For more than a decade Astrox worked in semi-obscurity on several major hypersonic programmes, including the NASA X-43A scramjet and the Defense Advanced Research projects Agency (DARPA) Blackswift
Astrox is featured prominently in “Technology Horizons”, a 20-year roadmap for science and technology advances published by Werner Dahm, chief scientist of the US Air Force on July, 2010.
Astrox has developed what Mark Lewis calls a “mid-fidelity” analytical tool to automatically show likely configurations and performance based on criteria such as inlet shaping and energy sources for thrust. Each of the designs comes from a 2007 study commissioned by Lewis for Astrox to analyse new options for a follow-on to the X-51A.
In the Astrox designs, the rectangular inlet shaping is replaced by a circular, inward-turning inlet. This funnel-shaped flowpath, which also was used by the cancelled Blackswift concept, is considered by some to be the next evolution in hypersonic design technology. Lewis says: “It turns out there’s a lot of advantages to going to a round inlet.” In a second major departure, Astrox’s design concepts all depend upon on vertical take-off.

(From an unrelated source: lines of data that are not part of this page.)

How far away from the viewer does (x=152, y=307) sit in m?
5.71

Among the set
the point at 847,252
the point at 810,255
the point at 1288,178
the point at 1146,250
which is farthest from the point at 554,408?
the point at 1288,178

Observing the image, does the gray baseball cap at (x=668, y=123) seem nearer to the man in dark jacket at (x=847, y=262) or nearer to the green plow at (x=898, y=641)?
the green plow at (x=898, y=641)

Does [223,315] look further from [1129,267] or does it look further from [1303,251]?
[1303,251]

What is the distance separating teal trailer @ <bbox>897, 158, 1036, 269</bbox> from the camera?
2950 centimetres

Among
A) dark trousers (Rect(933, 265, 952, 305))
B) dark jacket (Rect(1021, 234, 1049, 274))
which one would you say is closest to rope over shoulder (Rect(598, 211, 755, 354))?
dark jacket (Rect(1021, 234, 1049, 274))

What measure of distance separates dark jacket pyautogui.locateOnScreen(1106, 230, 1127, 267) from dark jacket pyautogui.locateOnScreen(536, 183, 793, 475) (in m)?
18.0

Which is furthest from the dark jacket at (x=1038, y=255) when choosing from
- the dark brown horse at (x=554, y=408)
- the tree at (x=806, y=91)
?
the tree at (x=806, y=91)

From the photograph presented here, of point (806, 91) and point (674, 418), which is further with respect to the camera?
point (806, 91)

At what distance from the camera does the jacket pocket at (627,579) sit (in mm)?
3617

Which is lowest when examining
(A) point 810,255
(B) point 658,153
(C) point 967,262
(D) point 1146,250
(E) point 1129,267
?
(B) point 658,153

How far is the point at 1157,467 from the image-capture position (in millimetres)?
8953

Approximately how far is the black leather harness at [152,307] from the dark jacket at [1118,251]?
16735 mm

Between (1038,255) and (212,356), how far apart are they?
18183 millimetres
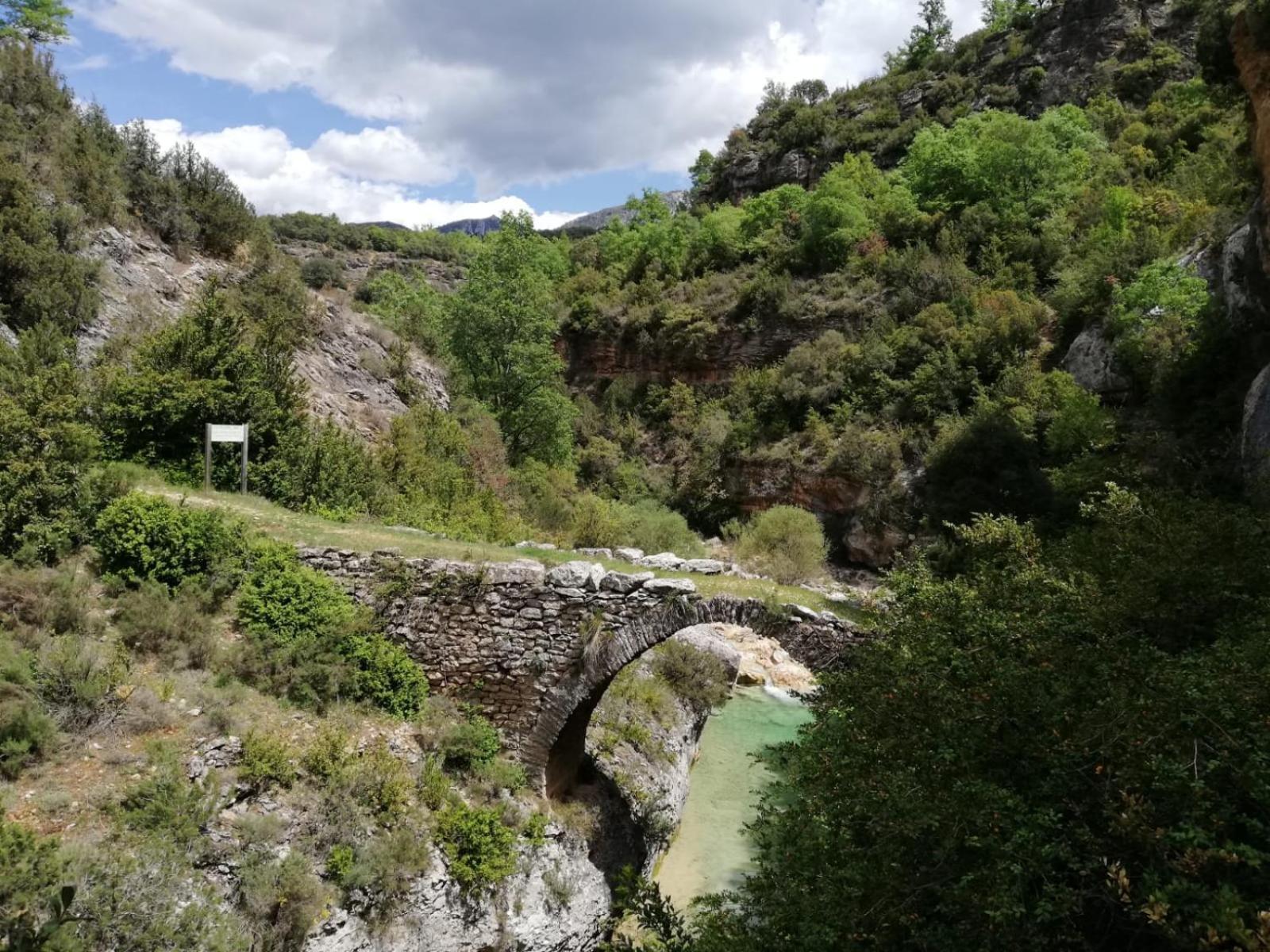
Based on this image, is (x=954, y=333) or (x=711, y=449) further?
(x=711, y=449)

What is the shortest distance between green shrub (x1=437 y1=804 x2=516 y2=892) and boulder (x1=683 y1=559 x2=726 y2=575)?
4.16 meters

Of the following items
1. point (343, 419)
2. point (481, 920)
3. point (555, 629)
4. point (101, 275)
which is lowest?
point (481, 920)

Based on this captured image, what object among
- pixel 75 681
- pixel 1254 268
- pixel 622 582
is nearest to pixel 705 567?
pixel 622 582

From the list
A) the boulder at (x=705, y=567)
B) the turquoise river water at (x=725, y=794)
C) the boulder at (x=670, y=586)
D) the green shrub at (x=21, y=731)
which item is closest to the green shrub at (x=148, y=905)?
the green shrub at (x=21, y=731)

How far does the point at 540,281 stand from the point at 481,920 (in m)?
21.0

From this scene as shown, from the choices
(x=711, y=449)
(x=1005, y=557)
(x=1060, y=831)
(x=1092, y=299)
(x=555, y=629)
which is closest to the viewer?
(x=1060, y=831)

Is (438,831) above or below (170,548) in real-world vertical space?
below

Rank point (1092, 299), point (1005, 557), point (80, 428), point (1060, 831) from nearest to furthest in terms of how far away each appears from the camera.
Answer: point (1060, 831) → point (80, 428) → point (1005, 557) → point (1092, 299)

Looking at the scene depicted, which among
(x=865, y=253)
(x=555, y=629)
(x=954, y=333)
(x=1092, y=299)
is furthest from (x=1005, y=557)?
(x=865, y=253)

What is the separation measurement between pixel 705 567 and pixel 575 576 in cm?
197

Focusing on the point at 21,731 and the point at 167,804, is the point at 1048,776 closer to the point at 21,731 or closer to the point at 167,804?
the point at 167,804

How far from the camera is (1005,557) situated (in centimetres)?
1038

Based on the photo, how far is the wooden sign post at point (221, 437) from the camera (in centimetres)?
1082

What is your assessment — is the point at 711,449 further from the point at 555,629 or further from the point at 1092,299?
the point at 555,629
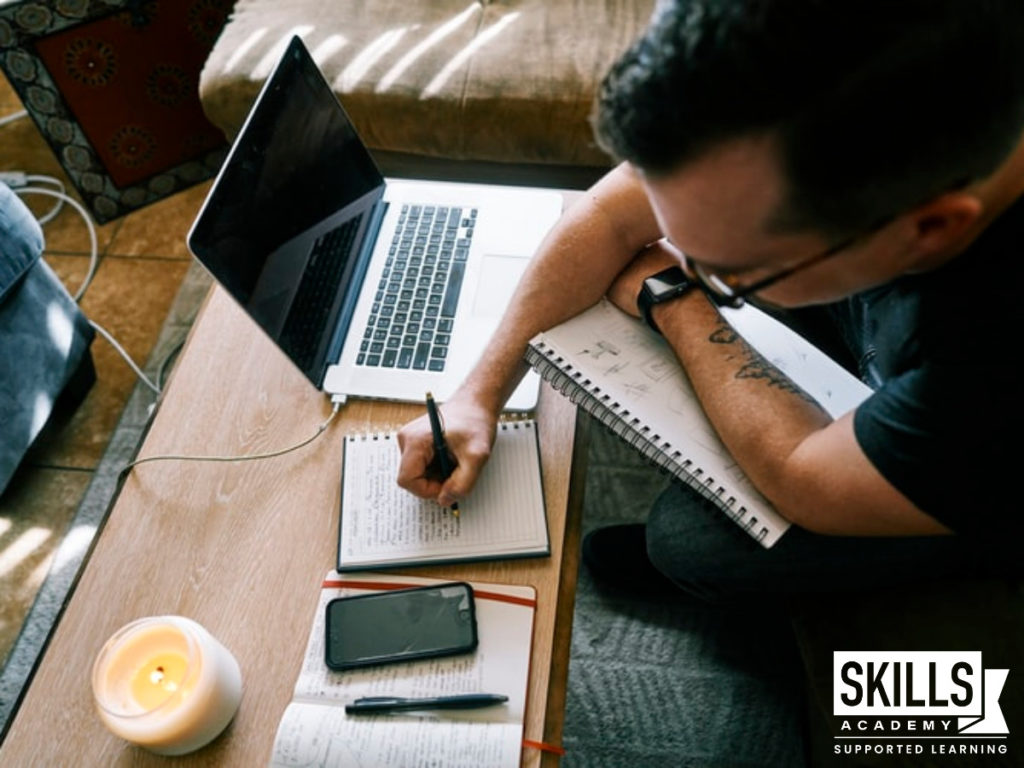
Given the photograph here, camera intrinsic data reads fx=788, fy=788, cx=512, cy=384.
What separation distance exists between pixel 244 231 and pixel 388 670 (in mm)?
515

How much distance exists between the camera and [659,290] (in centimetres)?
95

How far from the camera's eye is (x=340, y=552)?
88 cm

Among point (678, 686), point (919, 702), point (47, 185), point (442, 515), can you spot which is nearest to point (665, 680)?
point (678, 686)

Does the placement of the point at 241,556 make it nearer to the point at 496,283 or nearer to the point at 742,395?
the point at 496,283

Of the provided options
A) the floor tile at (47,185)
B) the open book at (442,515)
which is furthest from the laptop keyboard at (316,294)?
the floor tile at (47,185)

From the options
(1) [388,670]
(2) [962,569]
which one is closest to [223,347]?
(1) [388,670]

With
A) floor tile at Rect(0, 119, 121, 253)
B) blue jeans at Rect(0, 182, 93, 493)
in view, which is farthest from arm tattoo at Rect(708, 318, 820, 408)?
floor tile at Rect(0, 119, 121, 253)

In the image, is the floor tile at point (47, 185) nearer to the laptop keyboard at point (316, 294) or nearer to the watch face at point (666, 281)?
the laptop keyboard at point (316, 294)

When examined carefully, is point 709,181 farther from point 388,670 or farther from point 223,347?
point 223,347

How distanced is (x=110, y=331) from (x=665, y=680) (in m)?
1.50

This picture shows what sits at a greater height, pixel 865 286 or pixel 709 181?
pixel 709 181

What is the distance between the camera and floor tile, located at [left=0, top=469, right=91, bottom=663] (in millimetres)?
1547

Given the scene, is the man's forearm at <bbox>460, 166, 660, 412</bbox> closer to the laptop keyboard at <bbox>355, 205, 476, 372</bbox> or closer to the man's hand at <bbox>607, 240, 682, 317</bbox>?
the man's hand at <bbox>607, 240, 682, 317</bbox>

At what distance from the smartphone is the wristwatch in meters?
0.39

Lewis compared the historical argument between vertical take-off and horizontal take-off for a reusable launch vehicle to a “religious dispute”, for which he considers himself an agnostic. Kothari, however, favours the vertical take-off method. “Horizontal take-off is the wrong way,” he says. He blames a requirement for making Blackswift take off from a runway for the project’s demise.
There is also interesting research focused on advanced UAVs and mind machine interfaces. The Air Force has $28 billion for research and development.